▶ [What is being asked]: Exactly and without additions, transcribe the line that contains "The modified protocol" and every line after it in the data.

[Collected data entries]
-------------------------

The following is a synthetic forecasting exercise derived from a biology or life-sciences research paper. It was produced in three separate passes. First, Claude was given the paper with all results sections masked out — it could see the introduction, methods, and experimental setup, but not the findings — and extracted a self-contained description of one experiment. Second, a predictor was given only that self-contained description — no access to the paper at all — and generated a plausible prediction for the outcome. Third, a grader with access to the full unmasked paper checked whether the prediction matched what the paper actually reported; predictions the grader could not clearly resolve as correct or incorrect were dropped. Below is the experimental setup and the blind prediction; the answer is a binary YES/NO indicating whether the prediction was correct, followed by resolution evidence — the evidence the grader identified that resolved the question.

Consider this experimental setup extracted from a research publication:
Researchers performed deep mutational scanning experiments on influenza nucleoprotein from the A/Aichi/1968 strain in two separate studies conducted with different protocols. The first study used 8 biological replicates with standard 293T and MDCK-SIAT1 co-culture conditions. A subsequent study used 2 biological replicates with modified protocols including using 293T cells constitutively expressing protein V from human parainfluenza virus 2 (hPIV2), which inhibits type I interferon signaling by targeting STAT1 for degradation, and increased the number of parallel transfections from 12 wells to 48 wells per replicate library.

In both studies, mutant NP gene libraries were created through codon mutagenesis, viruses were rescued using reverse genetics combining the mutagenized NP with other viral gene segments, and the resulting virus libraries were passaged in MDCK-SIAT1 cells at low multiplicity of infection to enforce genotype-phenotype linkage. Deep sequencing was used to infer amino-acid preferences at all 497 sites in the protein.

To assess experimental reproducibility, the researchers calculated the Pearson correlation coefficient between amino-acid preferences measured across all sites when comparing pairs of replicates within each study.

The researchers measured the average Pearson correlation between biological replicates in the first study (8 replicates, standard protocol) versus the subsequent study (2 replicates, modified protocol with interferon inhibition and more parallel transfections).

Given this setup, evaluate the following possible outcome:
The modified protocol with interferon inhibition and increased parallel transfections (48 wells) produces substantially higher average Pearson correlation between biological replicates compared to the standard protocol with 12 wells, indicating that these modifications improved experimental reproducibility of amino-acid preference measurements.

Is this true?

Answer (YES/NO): YES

-------------------------

▶ [Answer to this task]:
The modified protocol with interferon inhibition and increased parallel transfections (48 wells) produces substantially higher average Pearson correlation between biological replicates compared to the standard protocol with 12 wells, indicating that these modifications improved experimental reproducibility of amino-acid preference measurements.

Is this true?

Answer (YES/NO): YES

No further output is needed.